My fiancé and I make decent money, but we are struggling with some credit card debt as well as trying to save for a house and a wedding. He works in IT and makes about 90k and I work at a college but also do freelance work and make about 70k. We live in a very high cost of living area so 160k doesn’t go nearly as far as it used to.

For about a year, he has been really unhappy at his job. His main boss left, and the school isn’t not replacing him which is leading to just a mess of disorganization. Everyone has way too much work on their plates and he’s getting really burnt out. With the “I’m not happy at work” convo comes the consideration of joining county hazmat. He is a volunteer fire fighter so he has alot of skills that would cross over. The starting pay is $39k a year. A lot of them get over time, so maybe $55k starting.

He asked me a while ago if I would still love him if he were broke and I said of course, what ever the wind brings we will weather it together, but purposefully leaving a decent paying job for something with that low of a salary when you have a bachelors and masters degree seems like a really big financial mistake. I’ve given him lots of ideas of jobs he could look for that would be more lateral, because I don’t want him to be unhappy at work, but he’s stuck on this hazmat thing because a few of the fire house guys work there and are always pushing him to apply when there is an opening.

On top of this, he stressed about money…a lot. We made a plan in the beginning of the summer to work on paying down our credit card debt of about $25k and I hustled hard and paid off about $4k of my $10k. He decided to take a loan out of his pension, so he’s going to now get a few hundred dollars taken out of each pay check. He brought up wanting to leave his job again last night and I was having a really bad day (I’ve got some legal stuff going on and I got bad news from my lawyer) and I finally snapped and got upset about it. I said I did not support that decision, and tried to get him to see that things at work may get better or to maybe look for the same job at another district.

Now he’s upset because he said it was just a thought experiment and now he feels like he can’t come to me to talk through things. I told him that he is putting way to much of the emotional load on me and constantly talking about cutting your income in half and then having a melt down later in the week about the lack of money we have right now……is wearing me out.

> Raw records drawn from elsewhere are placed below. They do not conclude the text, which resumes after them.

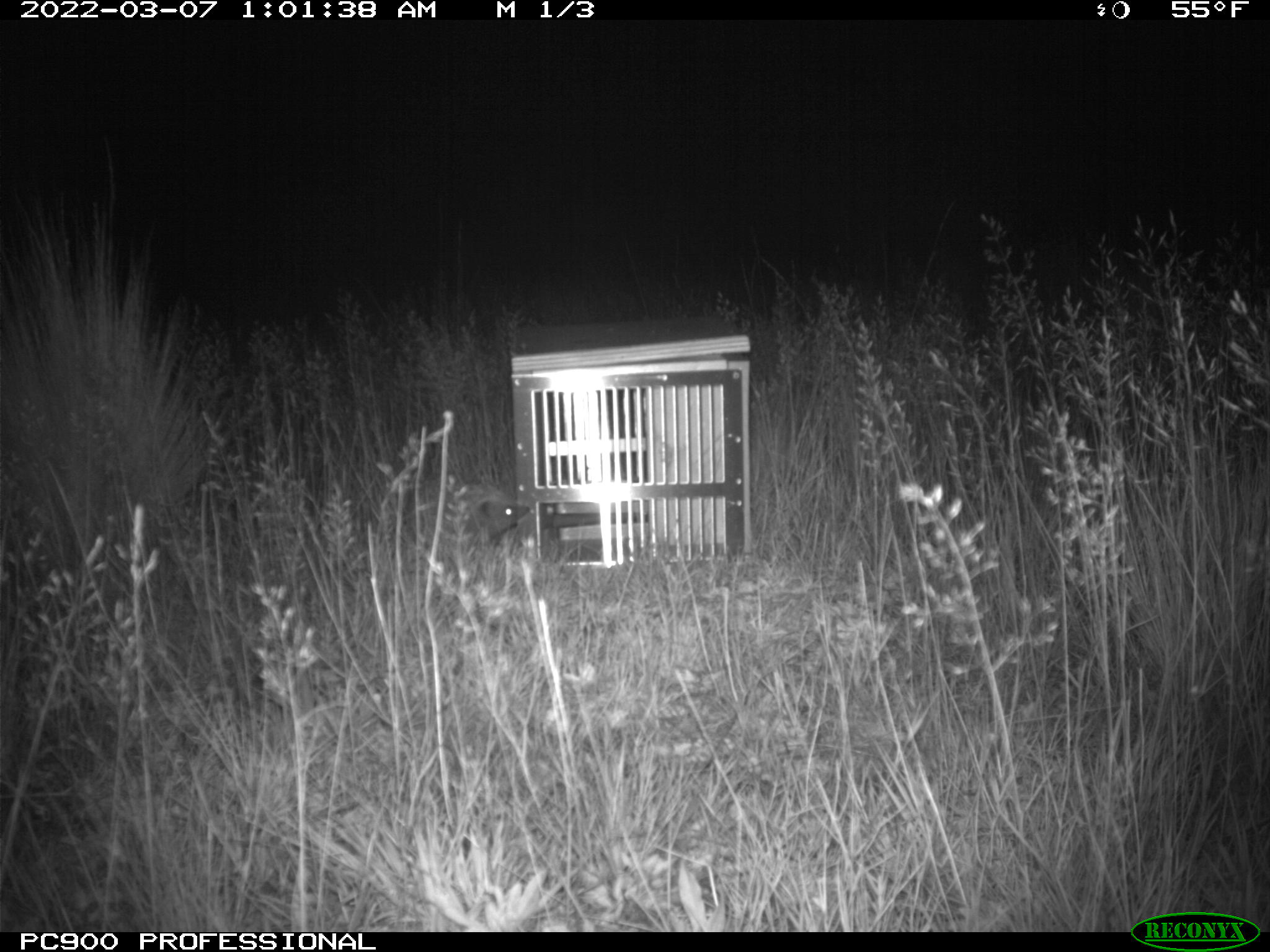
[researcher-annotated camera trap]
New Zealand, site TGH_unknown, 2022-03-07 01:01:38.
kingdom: Animalia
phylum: Chordata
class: Mammalia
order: Eulipotyphla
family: Erinaceidae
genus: Erinaceus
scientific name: Erinaceus europaeus europaeus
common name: european hedgehog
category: hedgehog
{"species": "hedgehog (european hedgehog) (Erinaceus europaeus europaeus)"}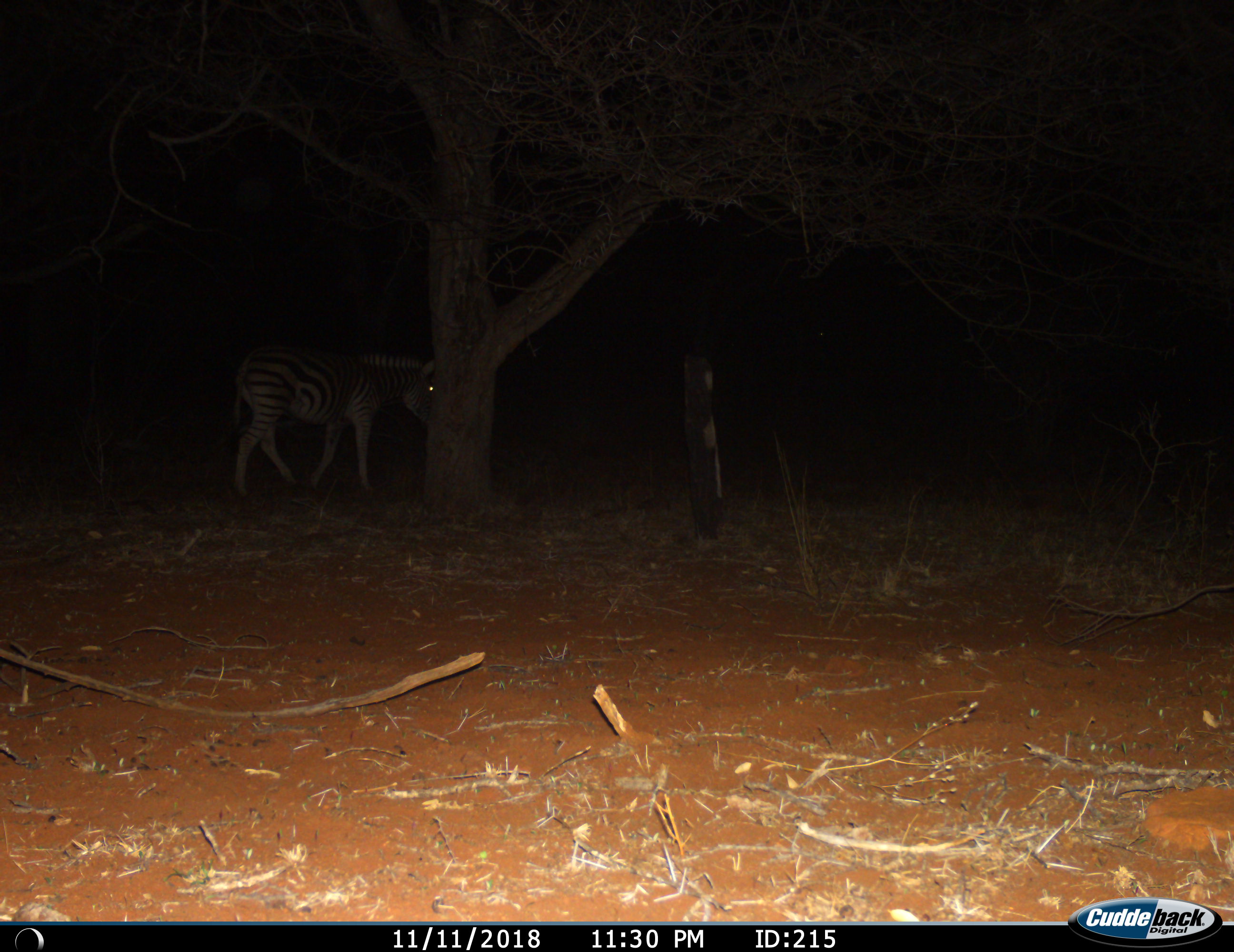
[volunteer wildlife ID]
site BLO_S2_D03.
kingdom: Animalia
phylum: Chordata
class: Mammalia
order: Perissodactyla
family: Equidae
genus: Equus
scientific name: Equus quagga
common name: plains zebra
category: zebraplains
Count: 1.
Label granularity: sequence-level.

I feel crappy because I can tell he’s not happy. I’ve been at a crap job and it really drains you. But I’ve also been broke and that comes with it’s own set of stressors. I spent the morning looking at other school districts in our area to see if there was something open for either of us. He has also been at this job for almost 10 years and I feel like he doesn’t realize he actually has a really sweet gig (lots of paid time off, 10 min commute, ect). It’s also frustrating that he wants to give up a well paying job when I’m working 12-14 hour days.

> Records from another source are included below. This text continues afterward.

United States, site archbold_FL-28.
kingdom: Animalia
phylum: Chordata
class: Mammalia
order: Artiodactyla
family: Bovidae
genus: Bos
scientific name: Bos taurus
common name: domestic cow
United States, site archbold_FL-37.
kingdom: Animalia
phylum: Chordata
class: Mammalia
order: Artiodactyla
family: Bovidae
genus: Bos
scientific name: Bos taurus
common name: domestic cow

What do I do? How can I be supportive here?

7 comments
  1. Being at a job you’re miserable at sounds horrible. However being able to make bills & save is incredibly important. Why not try to live off the ‘expected’ income he’d get by switching jobs. Move whatever extra just into savings so it isn’t spent accidentally. See how stressful, or manageable that would be perhaps?

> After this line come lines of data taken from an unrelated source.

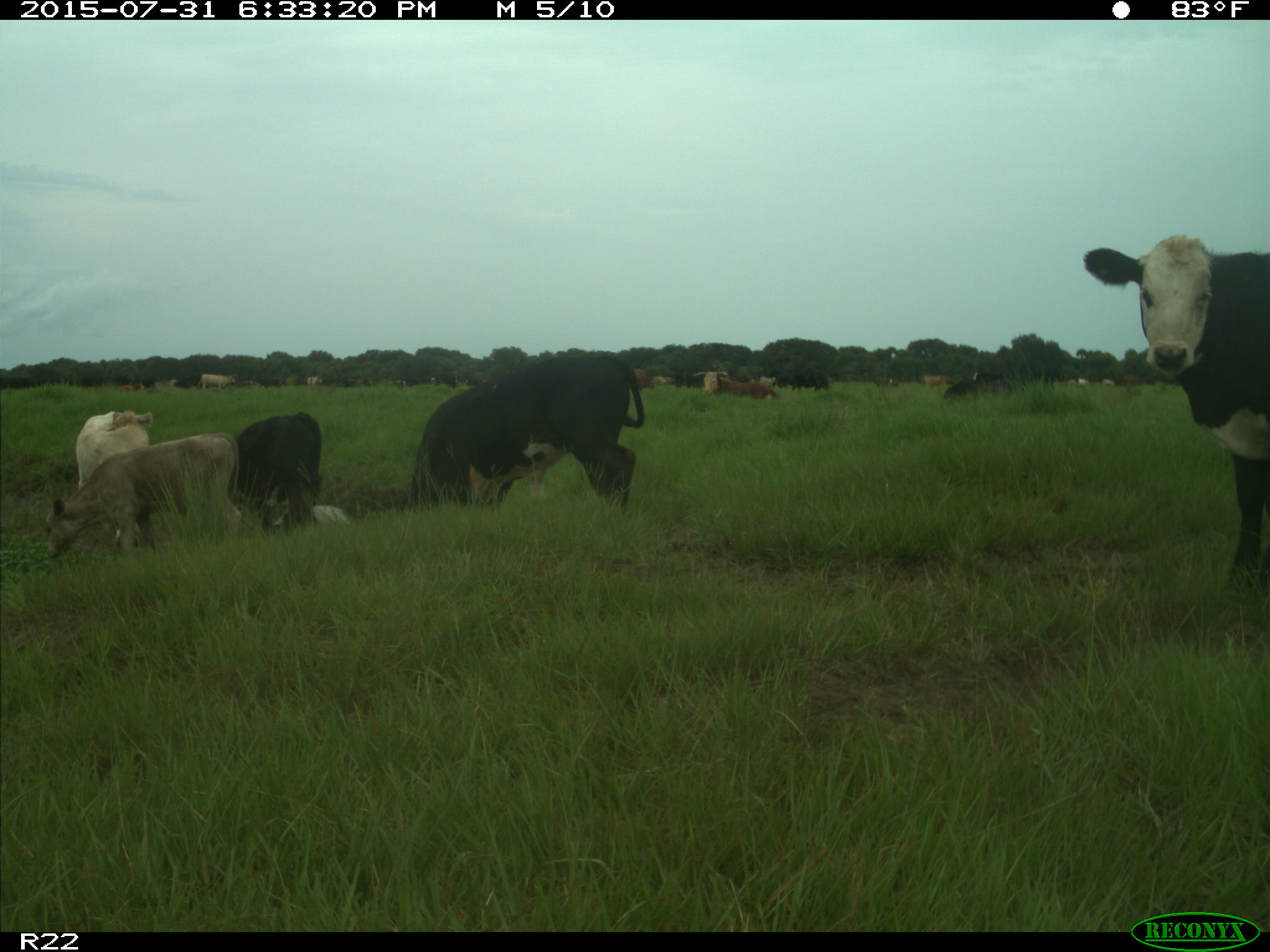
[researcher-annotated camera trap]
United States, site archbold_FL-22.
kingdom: Animalia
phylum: Chordata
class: Mammalia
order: Artiodactyla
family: Bovidae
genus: Bos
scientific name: Bos taurus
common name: domestic cow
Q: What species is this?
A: Bos taurus (domestic cow).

  2. While there is nothing wrong with taking a job at 1/2 what you are used to if it will make you a happier person, its also ridiculous to do so while in deep debt. Id suggest working on the thought experiment with him. Sit down and analyze the effect this will have, both financially and emotionally on each of you. Once that is done he may have a different view. Or you may both come out of it with a completely new plan forward for both of you.

  3. With $25k in debt with your current salaries, I agree with you that switching to a job that makes half as much or less sounds like a bad idea. He should look for jobs he would be happier with that use his degree and pay more. However, at the end of the day it’s up to him, and you should support him.

  4. I agree that your best bet would be living off what his new earnings would be and putting all the money saved toward paying off debt. If you find it impossible to do so and he’s unwilling to relinquish his plan then you’ll have to consider whether the two of you are fiscally compatible or not.

  5. Being not happy at a job is awful and draining. I would never make my partner stay in a job he doesn’t want. There’s other ways to cut money. No one deserve to live miserable.

  6. He should do it. He will resent you if he dont if you trust him it shouldnt be a problem. All he have to do is save money from current job then switch jobs..

  7. Lots of good advice but wanted to add that he needs to check out the terms of that loan. Where I work you have to pay it back in full if you quit.